Steve Langasek wrote:

> However, the history of the draft shows that people are concerned
> about knowing whether *specific* common exceptions are in effect

Good point.  For example, the "GPL-2 with OpenSSL exception" and
"OpenSSL" licenses are compatible, while GPL-2 and the OpenSSL
licenses are not.

[...]
> I have a slight preference for:
>
>    GPL-2+ with OpenSSL and Font exceptions
>
> because it's both easy to parse and reads naturally in English.
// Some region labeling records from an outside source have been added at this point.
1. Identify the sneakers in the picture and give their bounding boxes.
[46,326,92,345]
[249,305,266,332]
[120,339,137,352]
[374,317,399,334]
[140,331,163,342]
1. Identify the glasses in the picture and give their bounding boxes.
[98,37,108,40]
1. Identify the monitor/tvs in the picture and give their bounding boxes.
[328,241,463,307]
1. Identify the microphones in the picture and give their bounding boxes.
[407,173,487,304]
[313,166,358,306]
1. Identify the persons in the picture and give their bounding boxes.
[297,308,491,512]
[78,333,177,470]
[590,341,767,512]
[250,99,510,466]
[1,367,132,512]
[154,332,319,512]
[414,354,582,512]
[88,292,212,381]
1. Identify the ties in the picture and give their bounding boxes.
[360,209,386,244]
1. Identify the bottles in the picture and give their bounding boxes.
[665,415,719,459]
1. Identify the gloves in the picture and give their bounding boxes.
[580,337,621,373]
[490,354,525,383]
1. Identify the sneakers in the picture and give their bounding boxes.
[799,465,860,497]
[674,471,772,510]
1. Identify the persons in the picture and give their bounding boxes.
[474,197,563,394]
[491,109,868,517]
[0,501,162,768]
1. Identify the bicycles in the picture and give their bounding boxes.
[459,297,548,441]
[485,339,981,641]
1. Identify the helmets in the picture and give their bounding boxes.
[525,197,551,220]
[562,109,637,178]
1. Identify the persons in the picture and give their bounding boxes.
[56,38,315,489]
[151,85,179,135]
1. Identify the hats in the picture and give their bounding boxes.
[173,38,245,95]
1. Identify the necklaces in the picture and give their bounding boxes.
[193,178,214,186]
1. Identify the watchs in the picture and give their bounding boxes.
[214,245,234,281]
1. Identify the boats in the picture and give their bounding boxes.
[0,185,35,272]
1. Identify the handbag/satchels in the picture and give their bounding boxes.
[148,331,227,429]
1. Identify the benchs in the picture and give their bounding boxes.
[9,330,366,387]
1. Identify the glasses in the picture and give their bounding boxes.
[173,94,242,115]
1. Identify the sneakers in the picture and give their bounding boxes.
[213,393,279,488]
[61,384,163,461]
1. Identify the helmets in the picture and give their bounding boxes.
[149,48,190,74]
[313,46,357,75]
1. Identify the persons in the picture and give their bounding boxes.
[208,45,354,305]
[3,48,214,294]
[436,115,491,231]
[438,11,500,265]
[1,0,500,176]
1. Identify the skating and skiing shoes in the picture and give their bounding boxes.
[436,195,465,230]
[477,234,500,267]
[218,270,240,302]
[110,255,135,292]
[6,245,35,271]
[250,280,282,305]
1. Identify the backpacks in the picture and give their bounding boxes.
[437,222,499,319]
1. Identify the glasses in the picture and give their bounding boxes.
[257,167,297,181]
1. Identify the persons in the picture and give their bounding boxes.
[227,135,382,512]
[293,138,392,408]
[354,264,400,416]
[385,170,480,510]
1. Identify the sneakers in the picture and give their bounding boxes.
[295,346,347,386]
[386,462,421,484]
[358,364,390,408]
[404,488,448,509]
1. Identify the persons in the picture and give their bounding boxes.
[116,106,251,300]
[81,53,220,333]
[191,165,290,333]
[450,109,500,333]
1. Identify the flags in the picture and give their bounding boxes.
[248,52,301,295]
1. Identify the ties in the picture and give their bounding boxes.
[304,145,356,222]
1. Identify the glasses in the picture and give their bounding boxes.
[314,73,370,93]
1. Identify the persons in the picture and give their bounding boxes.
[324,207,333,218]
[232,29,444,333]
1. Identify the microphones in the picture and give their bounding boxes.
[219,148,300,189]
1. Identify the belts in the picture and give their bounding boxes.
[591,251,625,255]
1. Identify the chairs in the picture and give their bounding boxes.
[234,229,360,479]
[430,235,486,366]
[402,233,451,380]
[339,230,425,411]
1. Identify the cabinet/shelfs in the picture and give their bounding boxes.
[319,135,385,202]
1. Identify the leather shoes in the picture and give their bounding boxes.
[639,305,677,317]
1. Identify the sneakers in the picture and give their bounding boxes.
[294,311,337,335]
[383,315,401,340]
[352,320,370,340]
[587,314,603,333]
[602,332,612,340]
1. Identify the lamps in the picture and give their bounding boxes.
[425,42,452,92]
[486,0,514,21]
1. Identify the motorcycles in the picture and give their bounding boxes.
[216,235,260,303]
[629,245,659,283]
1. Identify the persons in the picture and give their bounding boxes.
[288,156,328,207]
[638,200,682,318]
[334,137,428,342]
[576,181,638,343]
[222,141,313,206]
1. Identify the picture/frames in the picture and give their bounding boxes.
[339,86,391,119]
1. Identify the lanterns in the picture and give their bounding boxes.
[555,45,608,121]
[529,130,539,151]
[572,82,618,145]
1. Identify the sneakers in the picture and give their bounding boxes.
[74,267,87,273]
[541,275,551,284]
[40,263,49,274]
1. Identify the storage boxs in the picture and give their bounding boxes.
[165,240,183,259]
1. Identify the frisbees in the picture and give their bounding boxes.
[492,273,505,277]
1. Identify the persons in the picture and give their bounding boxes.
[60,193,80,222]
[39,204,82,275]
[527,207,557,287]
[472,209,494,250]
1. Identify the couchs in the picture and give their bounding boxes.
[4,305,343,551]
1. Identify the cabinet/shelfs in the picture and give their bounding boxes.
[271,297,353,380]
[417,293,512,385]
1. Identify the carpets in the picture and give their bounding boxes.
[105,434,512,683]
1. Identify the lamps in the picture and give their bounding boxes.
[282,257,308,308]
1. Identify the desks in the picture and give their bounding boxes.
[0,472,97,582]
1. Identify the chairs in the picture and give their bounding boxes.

Sounds fine to me.  FWIW the only event that I can imagine making me
care one way or another is if someone implementing a parser finds some
particular syntax difficult to parse.

So that means, roughly:

        Exceptions are signaled by including "with <keywords>
        exceptions" at the end of the short name.  The word
        "exception" or "exceptions" can be used.  Each keyword must be
        a single word (see the list below for standard exception
        keywords), and the list of keywords is formatted as a list of
        words separated by "and".

        Example license field

        License: GPL-2+ with OpenSSL and Font and GCC-Runtime-Library exceptions

The above rough text says 'including at the end' of the short name
instead of 'appending' because the file needs a stand-alone License
paragraph describing the license including exceptions unless the
License field included an explanation after the short name.

I didn't define what "a single word" means but I imagine in the final
text we might want to, to avoid being able to misparse the above
example as listing only two exceptions --- one called "OpenSSL and
Font", and the other called "GCC-Runtime-Library".